The problem that’s arisen is what happens when there’s no market. That’s part of the problem with the complex securities that the banks underwrote and that are weighing them down—they’re illiquid, meaning they don’t trade much. Since the crash, few have traded at all, so there’s no real price to mark to.
The banks say this is why they shouldn’t have to mark-to-market. After all, they say, they’re not trying to sell these things now, so why should they have to mark them down. They say they want to hold them to maturity and the underlying cashflows imply a value much higher than what the marks would suggest.
Which brings back around to my oft-repeated point that we need to know more about what exactly is on the books. What loans are in these securities? How much cash are they throwing off? I’ve yet to see anyone take a real good look at that. I’m waiting.
Until we know that, we won’t know whether the banks are full of it or not (though you can probably guess what I suspect). The reason there is no market to mark to is because the banks don’t want to sell their assets at prices investors will pay. That’s because if they do, they’ll likely be exposed as insolvent.
So rewriting the rules to paper this over is foolish and counterproductive. Investors need more transparency, not less.
Is this transparency?
The changes proposed on March 16 to fair-value, also known as mark-to-market accounting, would allow companies to use “significant judgment” in valuing assets and reduce the amount of writedowns they must take on so-called impaired investments, including mortgage-backed securities. A final vote on the resolutions, which would apply to first-quarter financial statements, is scheduled for April 2.
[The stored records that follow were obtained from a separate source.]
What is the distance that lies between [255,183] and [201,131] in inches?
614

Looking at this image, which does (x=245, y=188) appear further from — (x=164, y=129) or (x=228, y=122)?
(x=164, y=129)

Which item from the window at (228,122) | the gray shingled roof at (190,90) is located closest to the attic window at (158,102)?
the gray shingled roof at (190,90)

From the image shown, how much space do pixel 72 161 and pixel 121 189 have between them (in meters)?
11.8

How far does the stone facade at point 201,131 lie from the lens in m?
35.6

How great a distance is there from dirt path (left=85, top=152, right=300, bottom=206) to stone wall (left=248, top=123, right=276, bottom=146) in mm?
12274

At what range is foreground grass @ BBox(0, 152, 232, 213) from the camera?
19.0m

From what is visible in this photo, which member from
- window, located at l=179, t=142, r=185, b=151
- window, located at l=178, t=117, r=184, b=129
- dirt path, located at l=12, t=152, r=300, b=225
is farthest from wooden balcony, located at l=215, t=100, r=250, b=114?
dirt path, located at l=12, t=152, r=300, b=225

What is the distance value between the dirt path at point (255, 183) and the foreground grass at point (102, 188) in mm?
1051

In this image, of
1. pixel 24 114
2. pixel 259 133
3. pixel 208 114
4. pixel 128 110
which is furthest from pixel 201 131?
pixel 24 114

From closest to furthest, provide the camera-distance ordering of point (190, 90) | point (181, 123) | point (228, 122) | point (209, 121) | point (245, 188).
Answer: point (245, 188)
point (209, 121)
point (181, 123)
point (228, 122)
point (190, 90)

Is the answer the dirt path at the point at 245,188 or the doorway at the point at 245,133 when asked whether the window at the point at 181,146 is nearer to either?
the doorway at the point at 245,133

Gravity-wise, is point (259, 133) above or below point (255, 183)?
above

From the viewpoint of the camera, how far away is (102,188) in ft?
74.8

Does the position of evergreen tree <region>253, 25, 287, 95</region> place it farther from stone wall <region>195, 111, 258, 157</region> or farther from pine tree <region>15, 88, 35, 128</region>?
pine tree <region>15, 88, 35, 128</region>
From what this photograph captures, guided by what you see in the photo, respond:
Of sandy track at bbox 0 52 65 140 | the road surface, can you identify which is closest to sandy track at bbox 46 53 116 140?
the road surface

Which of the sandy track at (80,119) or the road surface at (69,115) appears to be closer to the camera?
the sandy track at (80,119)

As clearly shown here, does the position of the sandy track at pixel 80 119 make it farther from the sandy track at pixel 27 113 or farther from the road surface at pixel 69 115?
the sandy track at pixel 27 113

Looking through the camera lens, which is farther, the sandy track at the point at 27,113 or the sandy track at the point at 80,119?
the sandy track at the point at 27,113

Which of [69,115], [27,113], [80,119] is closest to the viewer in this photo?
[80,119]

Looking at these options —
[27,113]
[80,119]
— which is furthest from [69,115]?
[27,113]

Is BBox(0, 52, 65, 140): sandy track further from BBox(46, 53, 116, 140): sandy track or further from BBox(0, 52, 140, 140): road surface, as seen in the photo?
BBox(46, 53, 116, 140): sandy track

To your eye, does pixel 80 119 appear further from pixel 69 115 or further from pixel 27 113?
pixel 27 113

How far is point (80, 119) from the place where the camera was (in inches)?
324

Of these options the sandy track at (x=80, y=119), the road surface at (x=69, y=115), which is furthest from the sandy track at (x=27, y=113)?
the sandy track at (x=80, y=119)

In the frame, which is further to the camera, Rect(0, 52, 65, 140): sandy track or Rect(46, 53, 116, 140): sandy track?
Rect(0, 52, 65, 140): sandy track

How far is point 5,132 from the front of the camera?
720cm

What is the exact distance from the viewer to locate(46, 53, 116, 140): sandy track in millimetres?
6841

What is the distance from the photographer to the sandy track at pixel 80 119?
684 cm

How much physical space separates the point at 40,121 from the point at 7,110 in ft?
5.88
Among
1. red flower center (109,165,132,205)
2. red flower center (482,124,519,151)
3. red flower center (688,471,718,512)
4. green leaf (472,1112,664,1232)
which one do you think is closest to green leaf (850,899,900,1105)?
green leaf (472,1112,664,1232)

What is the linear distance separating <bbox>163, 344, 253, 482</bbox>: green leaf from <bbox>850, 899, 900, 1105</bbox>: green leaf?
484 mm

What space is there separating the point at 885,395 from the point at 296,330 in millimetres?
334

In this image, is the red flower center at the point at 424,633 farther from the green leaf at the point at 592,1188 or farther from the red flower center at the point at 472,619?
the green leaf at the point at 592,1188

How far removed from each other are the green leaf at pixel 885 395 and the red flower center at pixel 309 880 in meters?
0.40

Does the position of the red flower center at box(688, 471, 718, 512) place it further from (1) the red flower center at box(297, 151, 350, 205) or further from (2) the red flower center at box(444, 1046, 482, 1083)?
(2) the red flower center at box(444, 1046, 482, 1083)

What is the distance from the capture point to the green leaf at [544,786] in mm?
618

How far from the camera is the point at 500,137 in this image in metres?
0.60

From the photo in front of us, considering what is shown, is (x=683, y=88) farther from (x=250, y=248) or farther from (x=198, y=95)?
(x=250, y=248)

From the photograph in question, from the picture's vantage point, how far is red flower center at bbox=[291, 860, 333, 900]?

I thought by now we were all past the belief that banks had anything approaching “significant judgment.”
Bloomberg is good to point out the massive lobbying pressure on FASB, the accounting-rules board:
FASB’s acquiescence followed lobbying efforts by the U.S. Chamber of Commerce, the American Bankers Association and companies ranging from Bank of New York Mellon Corp., the world’s largest custodian of financial assets, to community lender Brentwood Bank in Pennsylvania. Former regulators and accounting analysts say the new rules would hurt investors who need more transparency, not less, in financial statements.
Officials at Norwalk, Connecticut-based FASB were under “tremendous pressure” and “more or less eviscerated mark-to- market accounting,” said Robert Willens, a former managing director at Lehman Brothers Holdings Inc. who runs his own tax and accounting advisory firm in New York. “I’d say there was a pretty close cause and effect”…
“What disturbs me most about the FASB action is they appear to be bowing to outrageous threats from members of Congress who are beholden to corporate supporters,” said Levitt, now a senior adviser at buyout firm Carlyle Group and a board member at Bloomberg LP, the parent of Bloomberg News.
Spoken without irony by Carlyle employee Levitt, I’m sure.
What Bloomberg doesn’t point out, and what it should have, is that FASB is a private entity. It’s not a government regulator. That’s too much power for an unaccountable group to have.